Finanzprozess im Vatikan

Beweise müssen nachgeliefert werden

Im Strafprozess um den vatikanischen Finanzskandal rund um Kardinal Giovanni Angelo Becciu muss die Strafverfolgung strittige Beweise doch zur Verfügung stellen. Die Richter entschieden am Mittwoch, dass bis zum 3. November Video- und Tonaufnahmen der Befragungen des Hauptzeugen Alberto Perlasca sowie Abhöraufnahmen in den Prozess eingebracht werden müssten. Entweder sollten die Strafverfolger Kopien anfertigen oder der Verteidigung Einsicht geben. Auch müsse die Strafverfolgung erklären, wie die Befragungen abgelaufen seien. Am 17. November soll der Prozess fortgesetzt werden.
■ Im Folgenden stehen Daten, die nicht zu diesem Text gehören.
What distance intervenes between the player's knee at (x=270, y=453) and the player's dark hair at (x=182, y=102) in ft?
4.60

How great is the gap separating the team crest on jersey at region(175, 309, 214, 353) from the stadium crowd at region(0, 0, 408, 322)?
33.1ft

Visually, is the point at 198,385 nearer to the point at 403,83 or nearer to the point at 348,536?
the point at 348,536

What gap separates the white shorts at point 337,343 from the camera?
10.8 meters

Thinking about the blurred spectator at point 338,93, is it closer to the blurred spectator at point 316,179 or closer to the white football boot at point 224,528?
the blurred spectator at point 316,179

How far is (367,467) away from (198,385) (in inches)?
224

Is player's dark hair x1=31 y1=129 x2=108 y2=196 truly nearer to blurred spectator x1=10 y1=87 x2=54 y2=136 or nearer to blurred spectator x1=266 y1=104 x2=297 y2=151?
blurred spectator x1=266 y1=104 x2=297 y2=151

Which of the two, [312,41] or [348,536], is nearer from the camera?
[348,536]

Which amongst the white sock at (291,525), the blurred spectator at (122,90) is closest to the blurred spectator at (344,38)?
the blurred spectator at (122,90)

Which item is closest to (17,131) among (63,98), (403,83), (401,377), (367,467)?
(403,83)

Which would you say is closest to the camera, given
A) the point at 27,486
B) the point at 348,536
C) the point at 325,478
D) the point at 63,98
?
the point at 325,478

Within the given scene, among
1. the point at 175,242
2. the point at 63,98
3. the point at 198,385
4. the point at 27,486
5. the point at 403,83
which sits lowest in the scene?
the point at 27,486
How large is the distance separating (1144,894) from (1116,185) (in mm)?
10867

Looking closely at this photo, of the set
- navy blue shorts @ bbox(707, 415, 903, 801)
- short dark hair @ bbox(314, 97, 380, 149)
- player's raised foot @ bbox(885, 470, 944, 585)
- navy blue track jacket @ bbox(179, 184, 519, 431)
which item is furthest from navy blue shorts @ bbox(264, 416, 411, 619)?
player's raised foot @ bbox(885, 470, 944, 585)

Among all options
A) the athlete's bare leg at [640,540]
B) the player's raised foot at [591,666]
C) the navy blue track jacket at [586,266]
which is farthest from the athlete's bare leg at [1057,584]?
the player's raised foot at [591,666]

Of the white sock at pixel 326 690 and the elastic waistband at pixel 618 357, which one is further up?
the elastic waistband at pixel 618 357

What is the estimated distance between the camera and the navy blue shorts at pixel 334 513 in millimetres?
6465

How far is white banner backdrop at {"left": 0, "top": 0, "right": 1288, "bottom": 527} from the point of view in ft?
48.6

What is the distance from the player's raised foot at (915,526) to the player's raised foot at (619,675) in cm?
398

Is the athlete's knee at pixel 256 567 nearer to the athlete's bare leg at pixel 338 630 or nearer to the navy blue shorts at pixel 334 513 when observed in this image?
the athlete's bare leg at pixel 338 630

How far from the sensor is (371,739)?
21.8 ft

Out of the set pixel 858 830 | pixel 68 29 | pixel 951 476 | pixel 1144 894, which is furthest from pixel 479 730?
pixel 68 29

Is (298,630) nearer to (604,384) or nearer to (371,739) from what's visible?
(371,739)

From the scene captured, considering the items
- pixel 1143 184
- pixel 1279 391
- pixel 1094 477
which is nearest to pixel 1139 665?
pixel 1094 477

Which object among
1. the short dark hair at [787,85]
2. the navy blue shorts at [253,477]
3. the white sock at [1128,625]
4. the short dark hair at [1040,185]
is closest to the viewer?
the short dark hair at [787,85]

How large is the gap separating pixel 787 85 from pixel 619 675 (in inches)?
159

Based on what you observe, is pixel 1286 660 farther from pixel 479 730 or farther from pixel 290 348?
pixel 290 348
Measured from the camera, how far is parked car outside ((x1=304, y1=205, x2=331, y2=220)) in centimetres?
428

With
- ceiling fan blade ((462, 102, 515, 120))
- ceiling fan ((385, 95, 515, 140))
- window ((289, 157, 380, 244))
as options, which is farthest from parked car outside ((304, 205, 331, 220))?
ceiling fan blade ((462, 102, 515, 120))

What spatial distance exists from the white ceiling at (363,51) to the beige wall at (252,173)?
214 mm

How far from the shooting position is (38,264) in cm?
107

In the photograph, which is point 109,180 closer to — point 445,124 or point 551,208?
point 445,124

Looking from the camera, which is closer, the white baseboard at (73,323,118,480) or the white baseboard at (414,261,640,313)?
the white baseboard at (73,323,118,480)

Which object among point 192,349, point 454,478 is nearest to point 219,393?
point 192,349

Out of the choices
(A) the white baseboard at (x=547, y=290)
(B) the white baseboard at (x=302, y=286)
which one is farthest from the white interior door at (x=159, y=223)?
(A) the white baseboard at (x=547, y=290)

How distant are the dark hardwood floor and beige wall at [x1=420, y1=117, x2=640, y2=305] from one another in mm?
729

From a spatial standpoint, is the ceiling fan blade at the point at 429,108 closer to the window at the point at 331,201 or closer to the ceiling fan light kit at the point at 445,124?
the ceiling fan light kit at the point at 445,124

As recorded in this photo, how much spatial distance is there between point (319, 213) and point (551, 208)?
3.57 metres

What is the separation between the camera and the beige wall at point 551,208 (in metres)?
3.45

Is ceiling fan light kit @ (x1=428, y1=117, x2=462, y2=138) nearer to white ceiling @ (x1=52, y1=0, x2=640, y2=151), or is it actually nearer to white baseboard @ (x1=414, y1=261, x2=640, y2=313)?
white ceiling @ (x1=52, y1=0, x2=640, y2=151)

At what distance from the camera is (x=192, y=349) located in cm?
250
Die Strafverfolgung hatte zum Prozessauftakt Ende Juli die Herausgabe der Video- und Audioaufnahmen zunächst zugesagt. Daraufhin war der Prozess auf Oktober vertagt worden. Die von Richter Giuseppe Pignatone angegebene Frist, die Materialien bis Mitte August einzureichen, ließ Strafverfolger Alessandro Diddi jedoch verstreichen. Begründung: Schutz der Persönlichkeitsrechte der an den Aufnahmen Beteiligten.

Beim zweiten Prozesstag am Dienstag hatten die Verteidiger erneut eine sofortige Herausgabe der Beweismaterialien gefordert. Andernfalls könne der Prozess nicht fortgesetzt werden. Sie stellten darüber hinaus infrage, ob eine wohl ohne Anwälte durchgeführte Befragung Perlascas rechtens gewesen sei.

Diddi hatte indes sein Vorgehen verteidigt und entschuldigt. Die Audio- und Videoaufnahmen seien zu umfangreich und Elemente müssten herausgenommen werden, um die Beteiligten zu schützen. Außerdem gebe es eine Abschrift, die bereits Teil der Prozessakte sei.

Die zehn Angeklagten sollen allesamt an dubiosen sowie äußerst verlustreichen Investitionen in eine Londoner Luxusimmobilie beteiligt gewesen sein. Mit Becciu sitzt zudem - infolge einer Rechtsanpassung durch Papst Franziskus - erstmals ein Kardinal auf der Anklagebank.

Weitere Angeklagte sind unter anderem Beccius Sekretär Mauro Carlino, die Finanzmanager Gianluigi Torzi und Raffaele Mincione sowie die Sicherheitsberaterin Cecilia Marogna. Die Vorwürfe reichen von Amtsmissbrauch, Veruntreuung und Geldwäsche bis hin zu Betrug und Erpressung.

Der Hauptzeuge Perlasca war viele Jahre Verwaltungsleiter der ersten Abteilung im Staatssekretariat. Er schloss im Auftrag Beccius und seines Nachfolgers Erzbischof Edgar Pena Parra erste Verträge mit den angeklagten Finanzmanagern Mincione und Torzi. Mittlerweile lebt er wieder in seinem Heimatbistum Como.